People of faith and conscience on every continent are calling for those who gather in Paris to establish justice for the poor and vulnerable, intergenerational justice, and justice for all creation.
We must give special attention to the voices of those who live and work on the front lines of climate change: climate activists from the global South, people living in “sacrifice zones” polluted by fossil fuel extraction, women farmers struggling to feed their families, young people speaking out for intergenerational justice, and indigenous peoples calling for policies that respect the rights of the earth. Together this rising chorus expresses the yearnings of people joining together in the growing movement for climate justice and “system change not climate change.” Their pleas, demands, and warnings urge us to demonstrate God’s care and concern by praying and advocating for just policies on their behalf.

One thought on “Calls for Climate Justice in Paris

  1. Thanks for this very important article. To reinforce, its message, here are ten reasons Jews (and everyone else) should be concerned about climate change:
    1. Science academies worldwide, 97% of climate scientists, and 99.9% of peer-reviewed papers on the issue in respected scientific journals argue that climate change is real, is largely caused by human activities, and poses great threats to humanity.

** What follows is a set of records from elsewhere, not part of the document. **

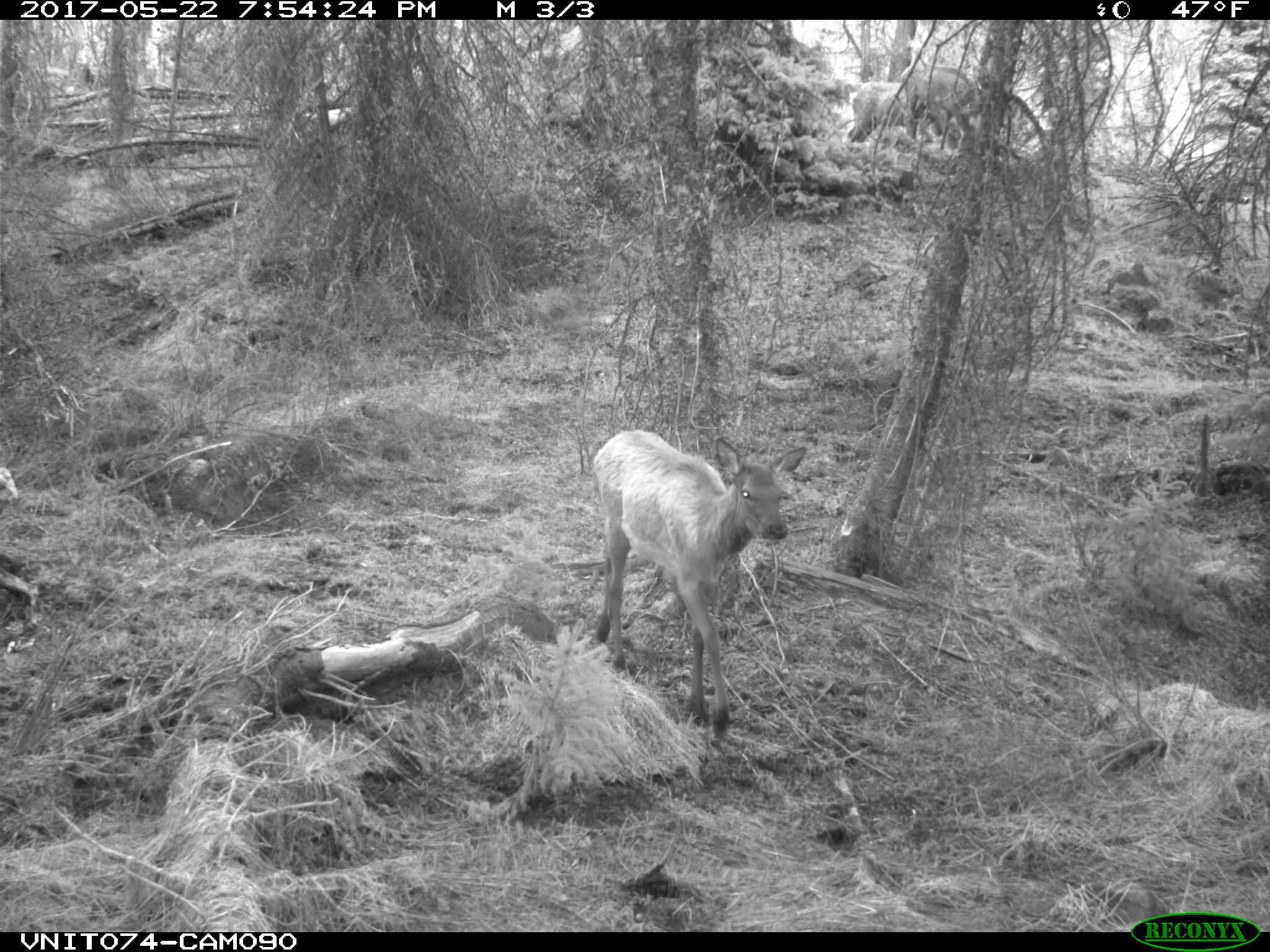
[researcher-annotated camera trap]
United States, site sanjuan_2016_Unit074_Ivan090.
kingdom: Animalia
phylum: Chordata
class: Mammalia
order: Artiodactyla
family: Cervidae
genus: Cervus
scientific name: Cervus elaphus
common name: red deer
Cervus elaphus (red deer).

    2. Every decade since the 1970s has been warmer than the previous decade and all of the 16 warmest years since temperature records were kept in 1880 have been since 1998. 2014 was the warmest year recorded and 2015 is on track to be even warmer, with the first six months of 2015 being the warmest initial six months ever.
    3. Polar icecaps and glaciers worldwide have been melting rapidly, faster than scientific projections.

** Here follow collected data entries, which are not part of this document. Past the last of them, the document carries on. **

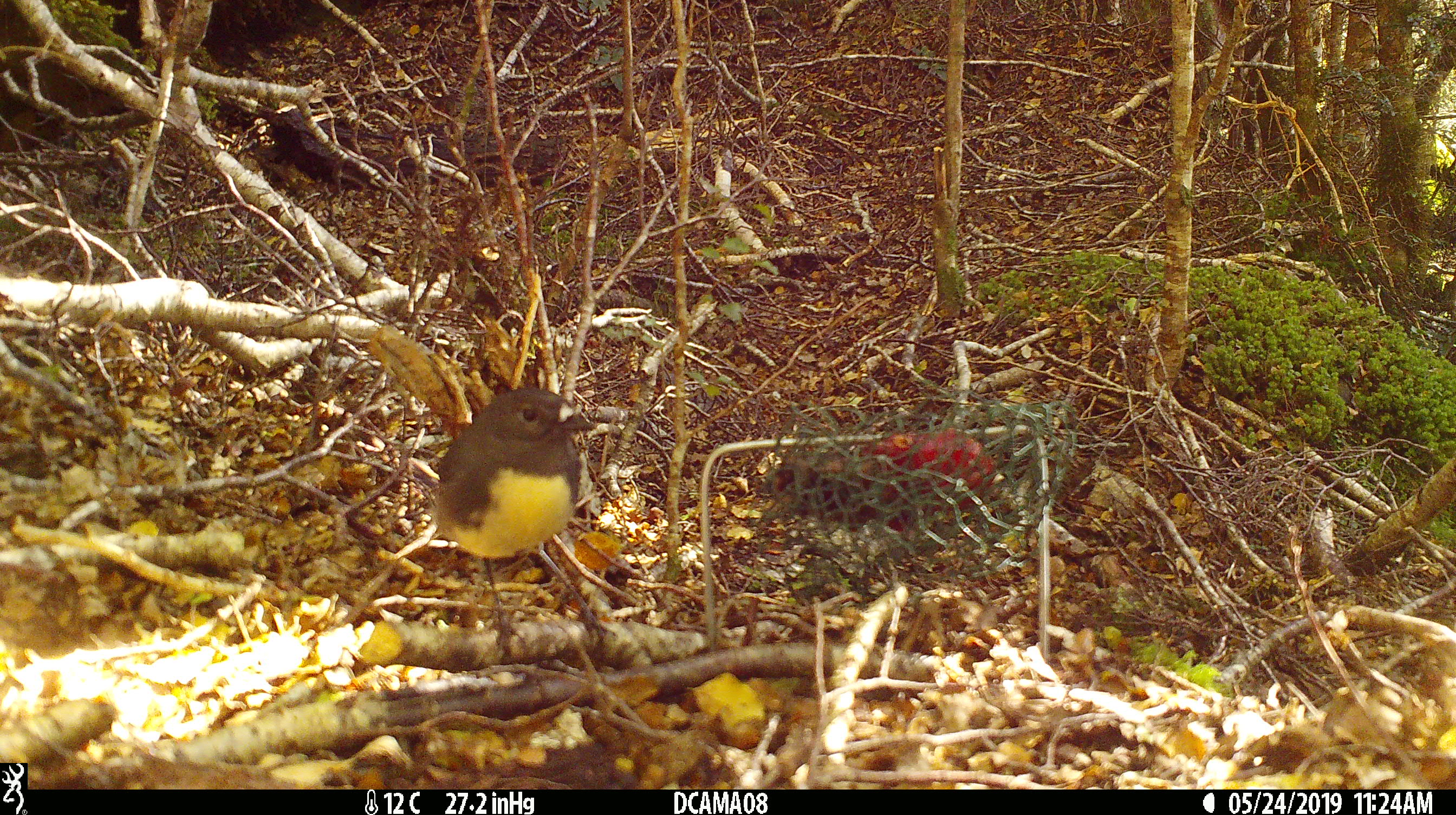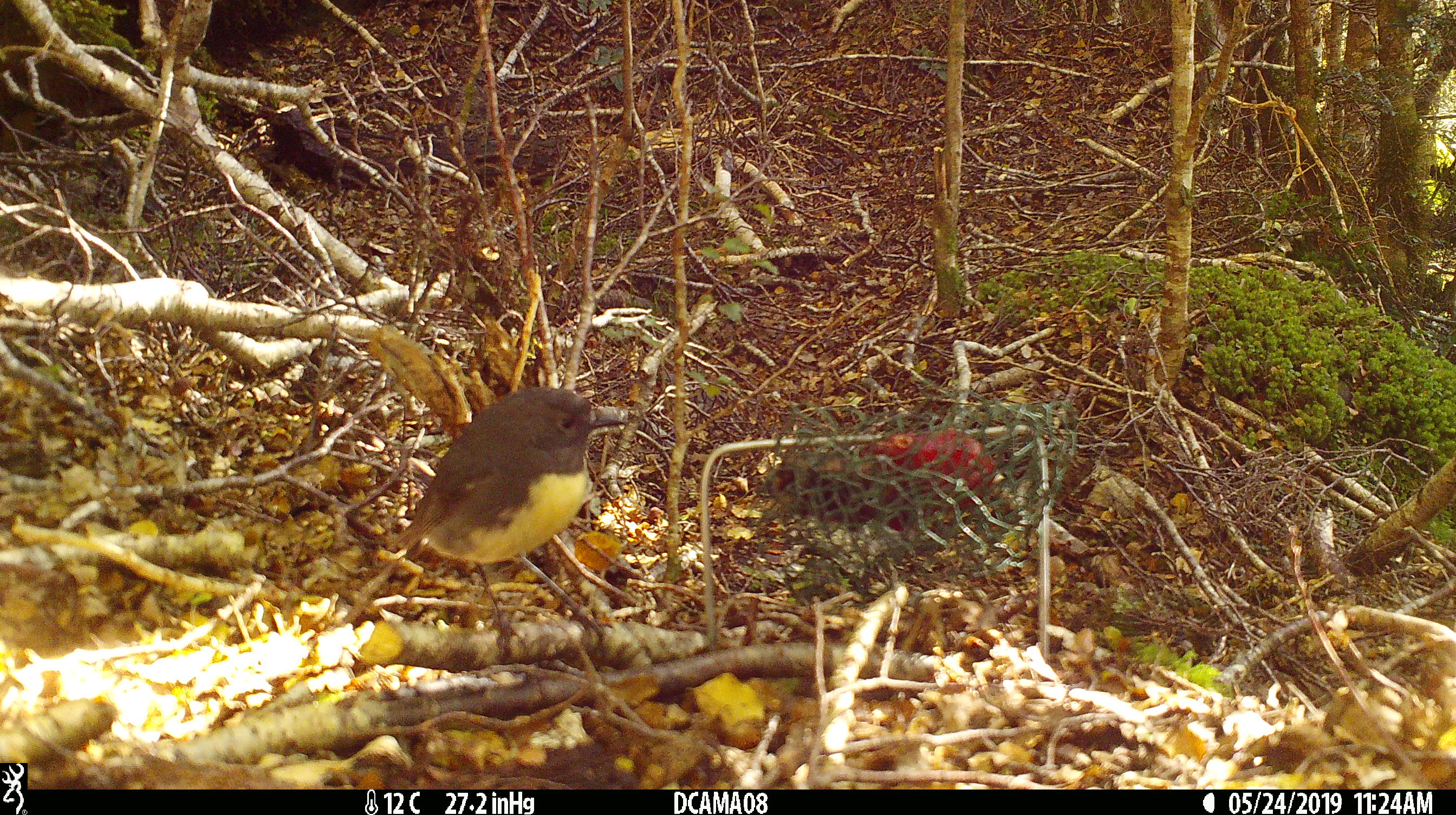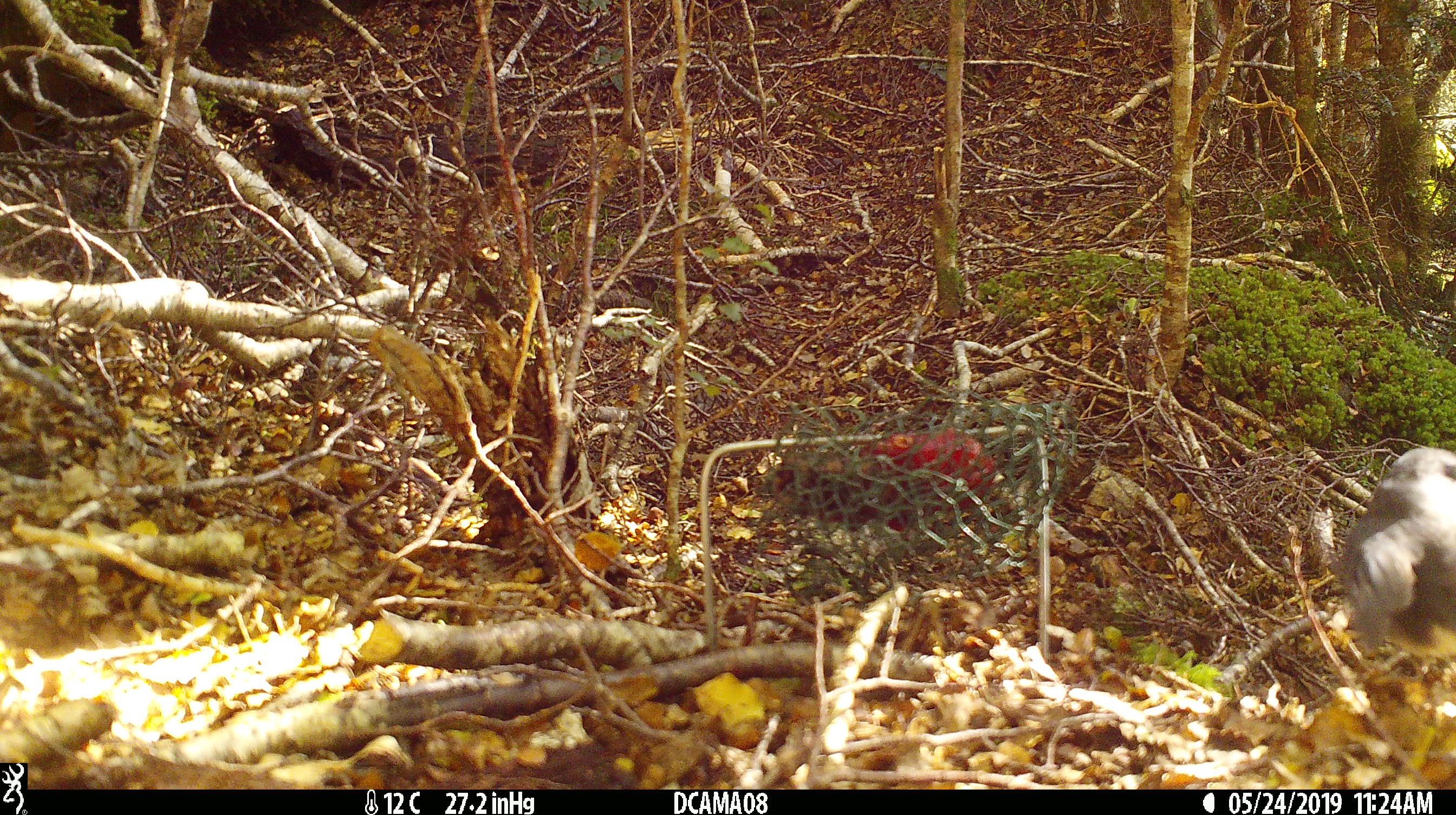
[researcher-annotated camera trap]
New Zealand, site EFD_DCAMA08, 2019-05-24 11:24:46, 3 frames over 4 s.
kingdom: Animalia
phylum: Chordata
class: Aves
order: Passeriformes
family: Petroicidae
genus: Petroica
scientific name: Petroica australis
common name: new zealand robin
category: robin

    4. There has been an increase in the number and severity of droughts, wildfires, storms, and floods.
    5. California has been subjected to so many severe climate events (heat waves, droughts, wildfires, and mudslides when heavy rains occur) recently that its governor, Jerry Brown, stated that, “Humanity is on a collision course with nature.”

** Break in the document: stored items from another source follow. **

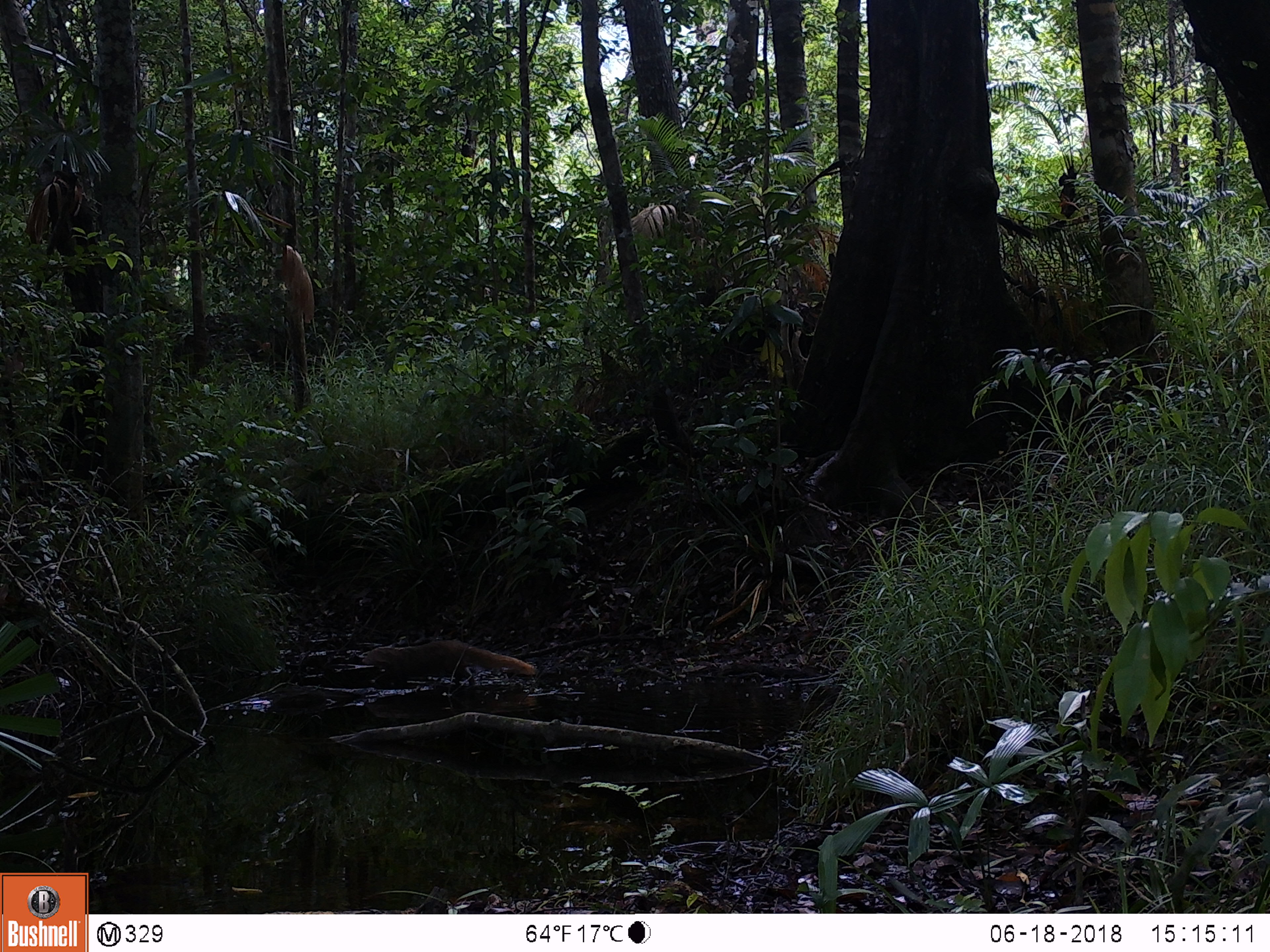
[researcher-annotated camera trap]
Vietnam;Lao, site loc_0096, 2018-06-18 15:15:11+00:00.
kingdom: Animalia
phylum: Chordata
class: Mammalia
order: Carnivora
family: Herpestidae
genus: Urva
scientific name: Urva urva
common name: crab-eating mongoose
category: crab eating mongoose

    6. Many climates experts believe that we are close to a tipping point when climate change will spiral out of control, with disastrous consequences, unless major positive changes soon occur.
    7. While climate scientists believe that 350 parts per million (ppm) of atmospheric CO2 is a threshold value for climate stability, the world reached 400 ppm in 2014, and the amount is increasing by 2 – 3 ppm per year.
    8. While climate scientists hope that temperature increases can be limited to two degrees Celsius (3.6 degrees Fahrenheit), largely because that is the best that can be hoped for with current trends and momentum, the world is now on track for an average increase of 4 – 5 degrees Celsius, which would produce a world with almost unimaginably negative climate events .
    9. The Pentagon and other military groups believe that climate change will increase the potential for instability, terrorism, and war by reducing access to food and clean water and by causing tens of millions of desperate refuges fleeing from droughts, wildfire, floods, storms, and other effects of climate change.
    10. Last, but far from least, the Israel Union for Environmental Defense has projected that, unless major changes soon occur, climate change in Israel will cause an average temperature rise up to 6 degrees Fahrenheit, a 20-30 percent decrease in precipitation, and a possible inundation of the coastal plain where most Israelis live by a rising Mediterranean Sea.